II – Com a utilização de equipamentos de proteção individual ao servidor, que diminuírem ou eliminem a intensidade da agente agressivo a limites de tolerância.

 

Art. 67-D. Consideram-se atividades ou operações perigosas, aquelas que, por sua natureza ou métodos de trabalho, impliquem o contato permanente com inflamáveis ou explosivos em condições de risco acentuado, ou em outras atividades consideradas como perigosas pela legislação federal e que sejam comprovas por meio do LTCAT.

Parágrafo Único. O trabalho em condições de periculosidade assegura ao servidor um adicional de 30% (trinta por cento) sobre seu vencimento.

 

Art. 67-E. Haverá permanente controle da atividade de servidor em operações nos locais considerados penosos, insalubres, por parte do Departamento Municipal da Saúde.
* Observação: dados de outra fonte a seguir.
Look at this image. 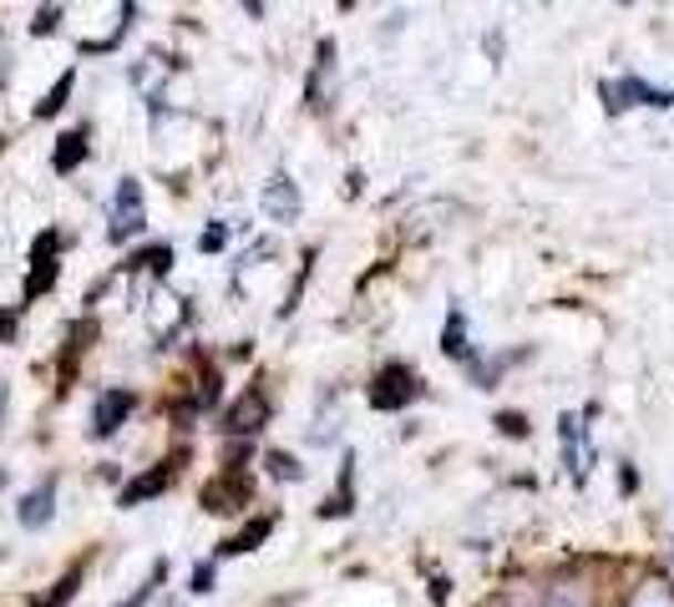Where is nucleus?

Parágrafo Único. A servidora gestante ou lactante será afastada enquanto durar a gestação ou a lactação, das operações e locais consideradas insalubres e perigosas, e exercerá suas atividades em local salubre e em serviço não perigoso, ficando durante tal período suspenso o pagamento dos referidos adicionais.

 

Art. 67-F. Os locais de trabalho e os servidores que operam com raios X ou substâncias radioativas devem ser mantidas sob controle permanente, de modo que as doses de radiação ionizantes não ultrapassem o nível máximo previsto na legislação própria.

 

Art. 3º. Revogadas as disposições em contrário, essa lei entra em vigor na data de sua publicação.

 

Prefeitura Municipal de Lagoa Dourada, ..... de _______ de 2018.

                                                              

                                               ______________________________________ 

                                                               Prefeito de Lagoa Dourada

 

Nos termos da Resolução Nº 04/2015, que instituiu o Regimento Interno da Câmara de Lagoa Dourada, a Indicação nº 022/2018 foi colocada em votação, em turno único, e aprovada por unanimidade.

Uma vez aprovada, a indicação será encaminhada ao Exmo. Prefeito que analisará a possibilidade de implementação da sugestão dada pelo parlamentar.